----- Source material -----

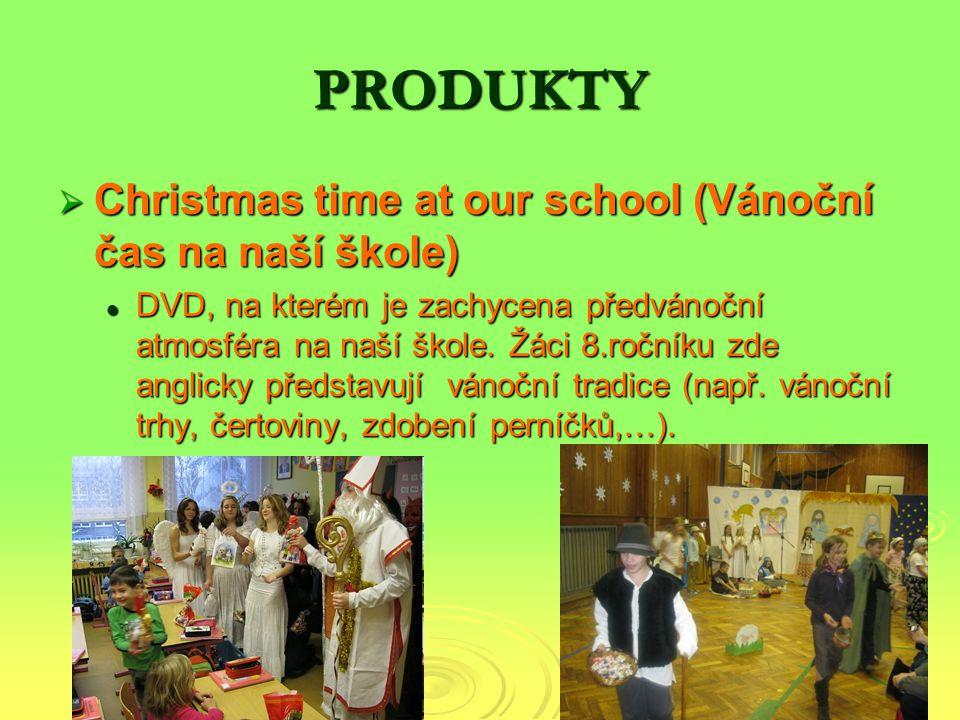 PRODUKTY  Christmas time at our school (Vánoční čas na naší škole) DVD, na kterém je zachycena předvánoční atmosféra na naší škole. Žáci 8.ročníku zd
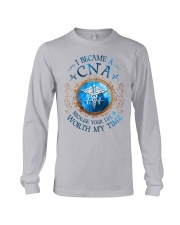 CNA because Your life is worth my time Long Sleeve Tee thumbnail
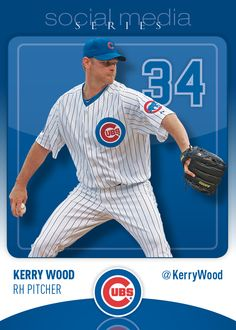 Cubs  Kerry Wood one of my favorite cubs of all time. I'd love to meet him someday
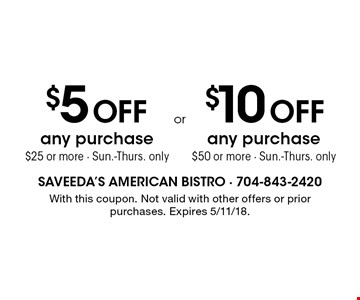 $5 OFF any purchase $25 or more. Sun.-Thurs. only. OR $10 OFF any purchase $50 or more. Sun.-Thurs. only. With this coupon. Not valid with other offers or prior purchases. Expires 5/11/18.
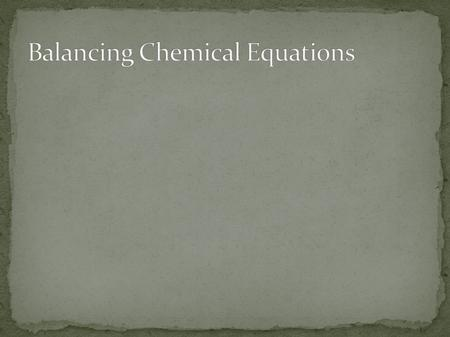 Chemical equation - Describes a chemical change. Parts of an equation: 2Ag + H 2 SAg 2 S + H 2 ReactantProduct Reaction symbol.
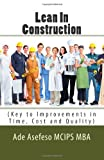 Lean in Construction, Ade Asefeso MCIPS MBA, 1499357389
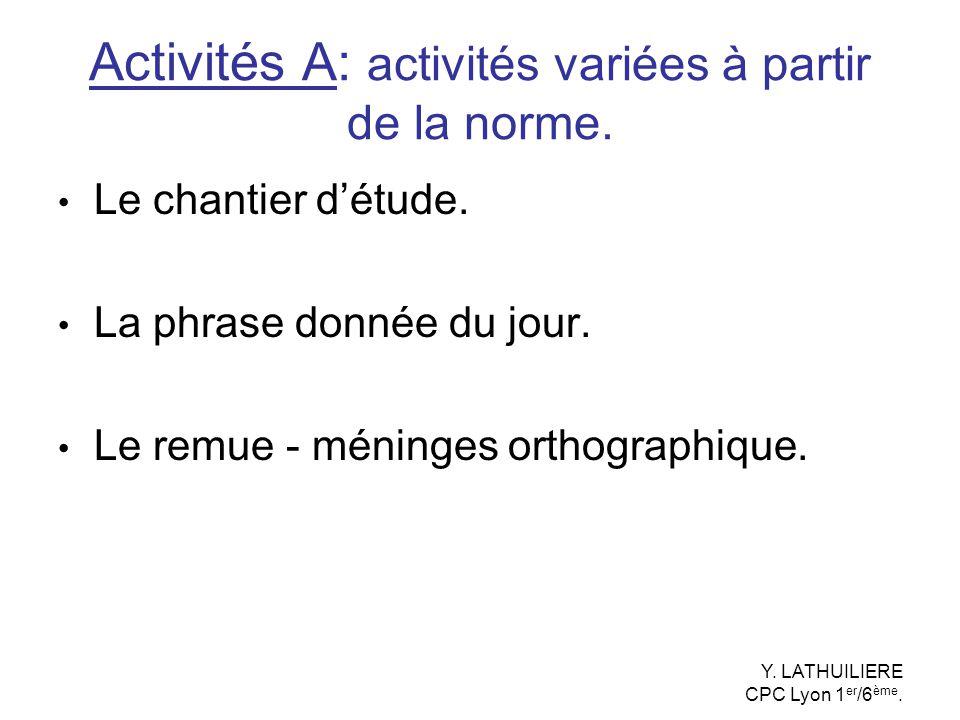 Activités A: activités variées à partir de la norme.
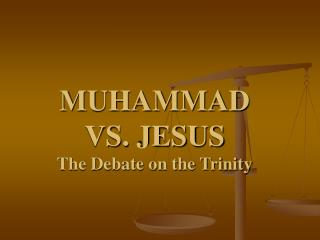 MUHAMMAD  VS. JESUS The Debate on the Trinity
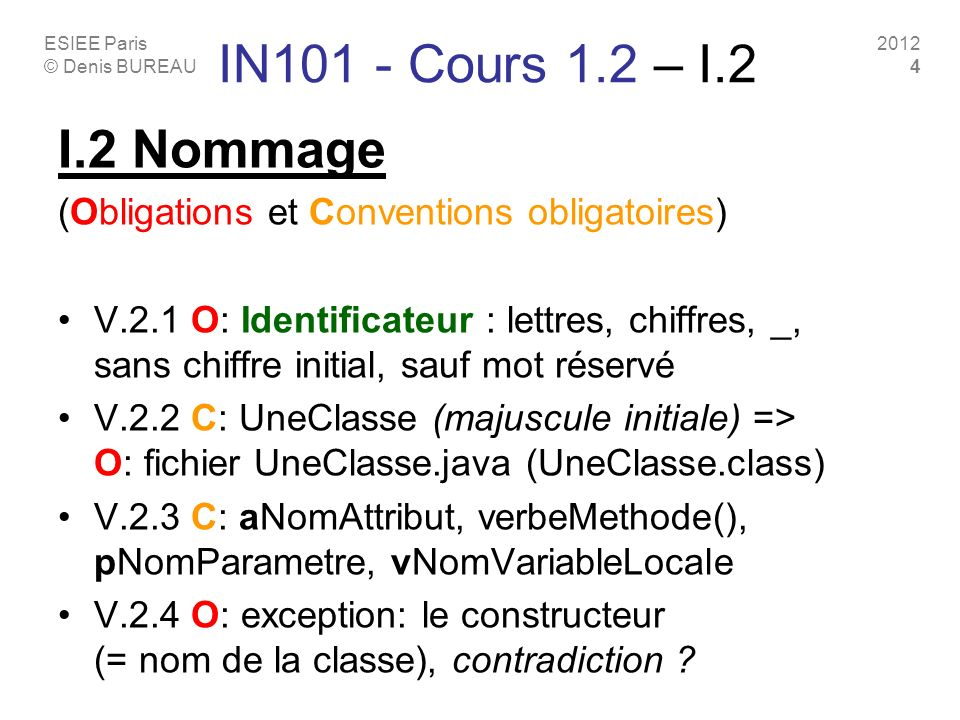ESIEE Paris © Denis BUREAU 2012 4 IN101 - Cours 1.2 – I.2 I.2 Nommage (Obligations et Conventions obligatoires) V.2.1 O: Identificateur : lettres, chiffres, _, sans chiffre initial, sauf mot réservé V.2.2 C: UneClasse (majuscule initiale) => O: fichier UneClasse.java (UneClasse.class) V.2.3 C: aNomAttribut, verbeMethode(), pNomParametre, vNomVariableLocale V.2.4 O: exception: le constructeur (= nom de la classe), contradiction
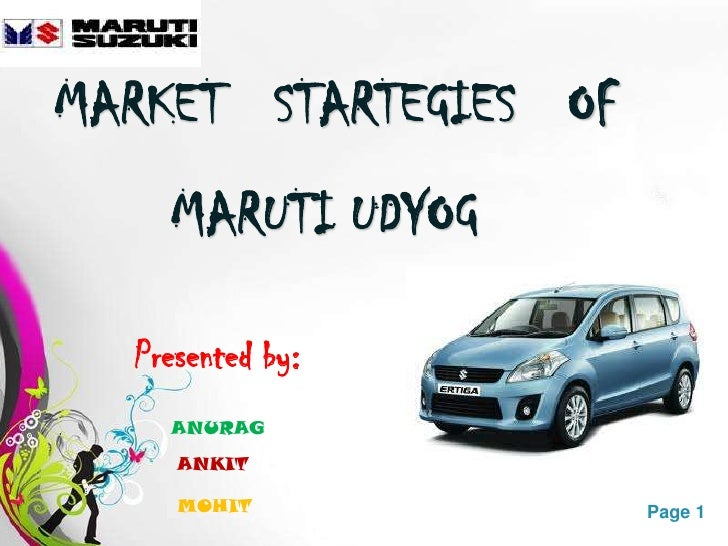 MARKET STARTEGIES OF    MARUTI UDYOG  Presented by:    ANURAG     ANKIT     MOHIT   Free Powerpoint Templates   Page 1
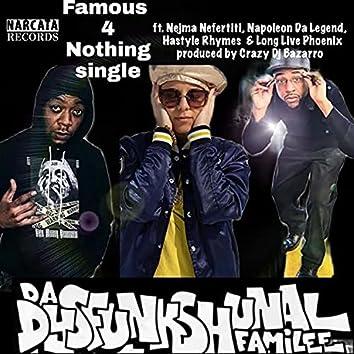 Famous 4 Nothing (feat. Nejma Nefertiti, Napoleon Da Legend, Hastyle Rhymes & LongLivePhoenix)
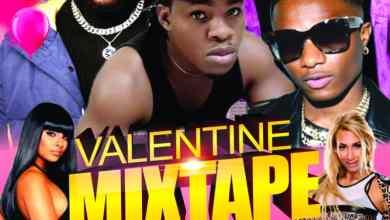 Photo of Dj Swagznigga – Valentine Mixtape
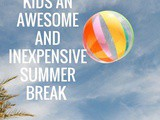 4 Ways to give your kids an awesome and inexpensive summer break
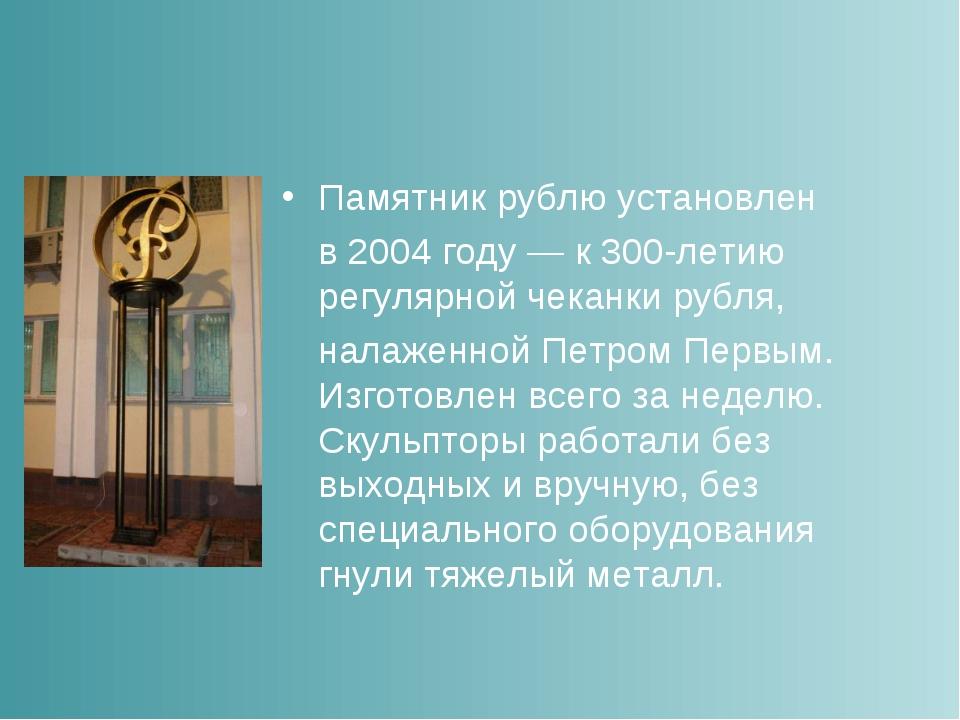 Памятник рублю установлен в 2004 году— к 300-летию регулярной чеканки рубля...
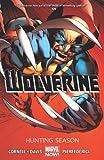 Wolverine - Volume 1: Hunting Season (Marvel Now) (Wolverine (Marvel) (Quality Paper))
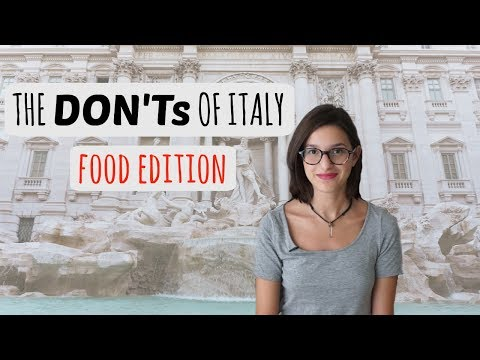 Things you SHOULDN T do in ITALY Food edition 🍕🍝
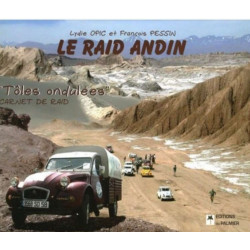 LE RAID ANDIN - CARNETS DE RAID Librairie Automobile SPE 9782914920612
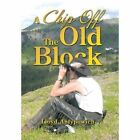 A Chip Off the Old Block by Lloyd Antypowich (Hardback, 2013)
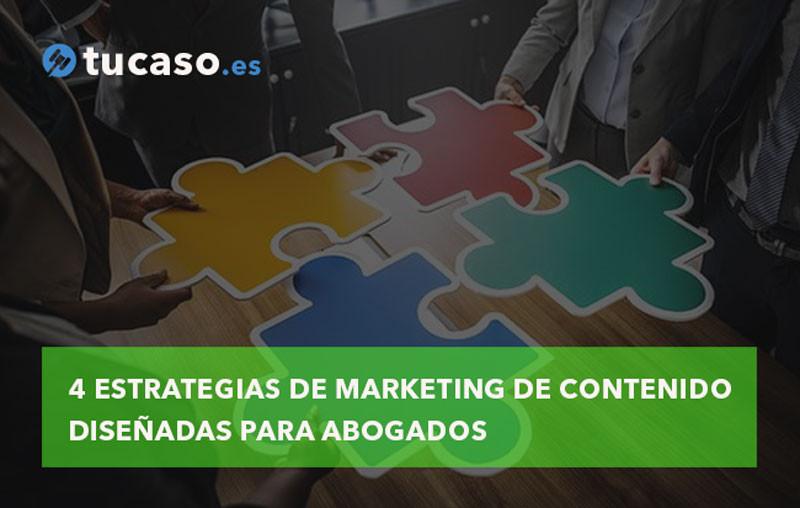 4 Estrategias de Marketing de Contenido diseñadas para Abogados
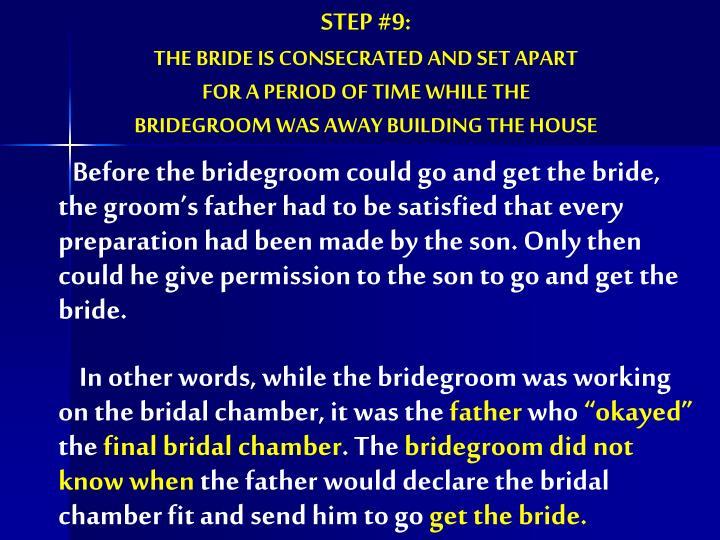 STEP #9:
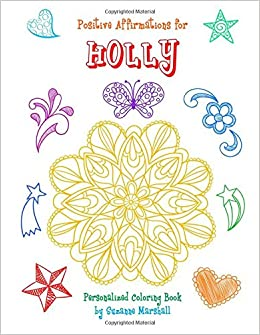 positive affirmations for holly personalized coloring book with positive affirmations for kids affirmations for kids affirmations coloring books for - Personalized Coloring Books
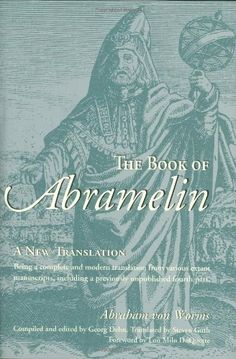 The Book of Abramelin: A New Translation by Abraham Von Worms http://oni-studio-photography.com/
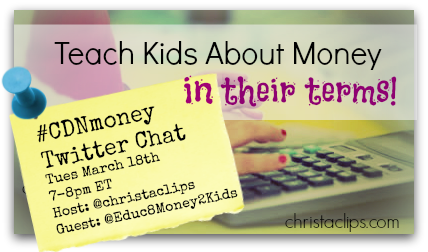 CDNmoney twitter chat Christa Clips + Educ8Money2Kids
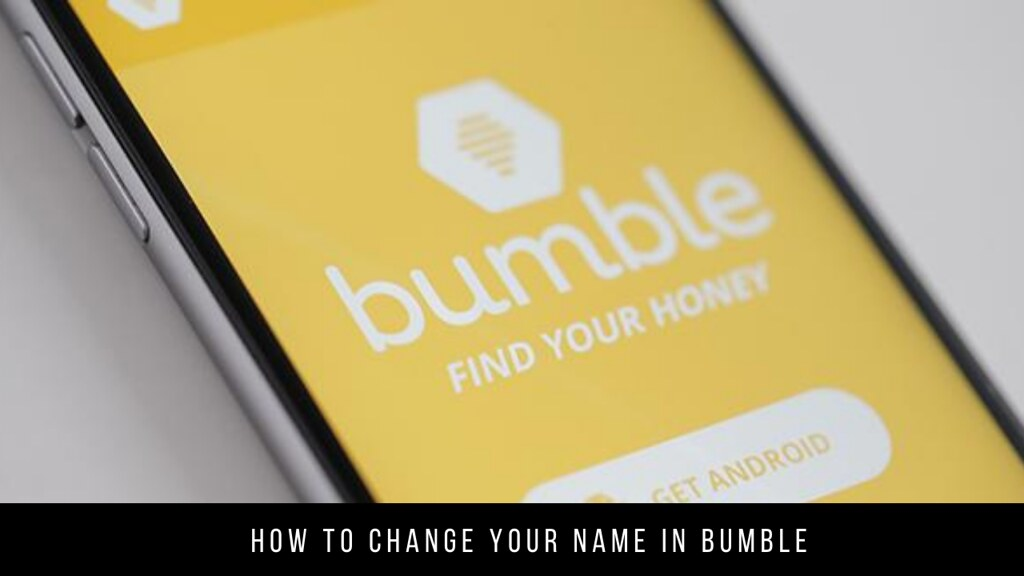 How to Change Your Name in Bumble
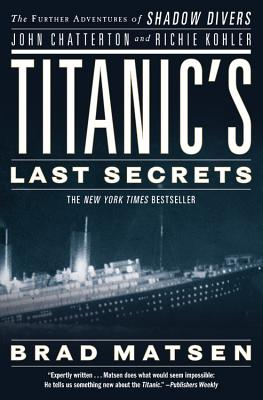Titanic's Last Secrets: The Further Adventures of Shadow Divers John Chatterton and Richie Kohler Cover Image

-----

The answer must be the whole listing, word for word, with no pictures in it. Please write it out.

 PRODUKTY  Christmas time at our school (Vánoční čas na naší škole) DVD, na kterém je zachycena předvánoční atmosféra na naší škole. Žáci 8.ročníku zd
 CNA because Your life is worth my time Long Sleeve Tee thumbnail
 Cubs  Kerry Wood one of my favorite cubs of all time. I'd love to meet him someday
 $5 OFF any purchase $25 or more. Sun.-Thurs. only. OR $10 OFF any purchase $50 or more. Sun.-Thurs. only. With this coupon. Not valid with other offers or prior purchases. Expires 5/11/18.
 Chemical equation - Describes a chemical change. Parts of an equation: 2Ag + H 2 SAg 2 S + H 2 ReactantProduct Reaction symbol.
 Lean in Construction, Ade Asefeso MCIPS MBA, 1499357389
 Activités A: activités variées à partir de la norme.
 MUHAMMAD  VS. JESUS The Debate on the Trinity
ESIEE Paris © Denis BUREAU 2012 4 IN101 - Cours 1.2 – I.2 I.2 Nommage (Obligations et Conventions obligatoires) V.2.1 O: Identificateur : lettres, chiffres, _, sans chiffre initial, sauf mot réservé V.2.2 C: UneClasse (majuscule initiale) => O: fichier UneClasse.java (UneClasse.class) V.2.3 C: aNomAttribut, verbeMethode(), pNomParametre, vNomVariableLocale V.2.4 O: exception: le constructeur (= nom de la classe), contradiction
 MARKET STARTEGIES OF    MARUTI UDYOG  Presented by:    ANURAG     ANKIT     MOHIT   Free Powerpoint Templates   Page 1
 Famous 4 Nothing (feat. Nejma Nefertiti, Napoleon Da Legend, Hastyle Rhymes & LongLivePhoenix)
 Photo of Dj Swagznigga – Valentine Mixtape
 4 Ways to give your kids an awesome and inexpensive summer break
 Памятник рублю установлен в 2004 году— к 300-летию регулярной чеканки рубля...
 Wolverine - Volume 1: Hunting Season (Marvel Now) (Wolverine (Marvel) (Quality Paper))
 Things you SHOULDN T do in ITALY Food edition 🍕🍝
 LE RAID ANDIN - CARNETS DE RAID Librairie Automobile SPE 9782914920612
 A Chip Off the Old Block by Lloyd Antypowich (Hardback, 2013)
 4 Estrategias de Marketing de Contenido diseñadas para Abogados
 STEP #9:
 positive affirmations for holly personalized coloring book with positive affirmations for kids affirmations for kids affirmations coloring books for - Personalized Coloring Books
 The Book of Abramelin: A New Translation by Abraham Von Worms http://oni-studio-photography.com/
 CDNmoney twitter chat Christa Clips + Educ8Money2Kids
 How to Change Your Name in Bumble
Titanic's Last Secrets: The Further Adventures of Shadow Divers John Chatterton and Richie Kohler Cover Image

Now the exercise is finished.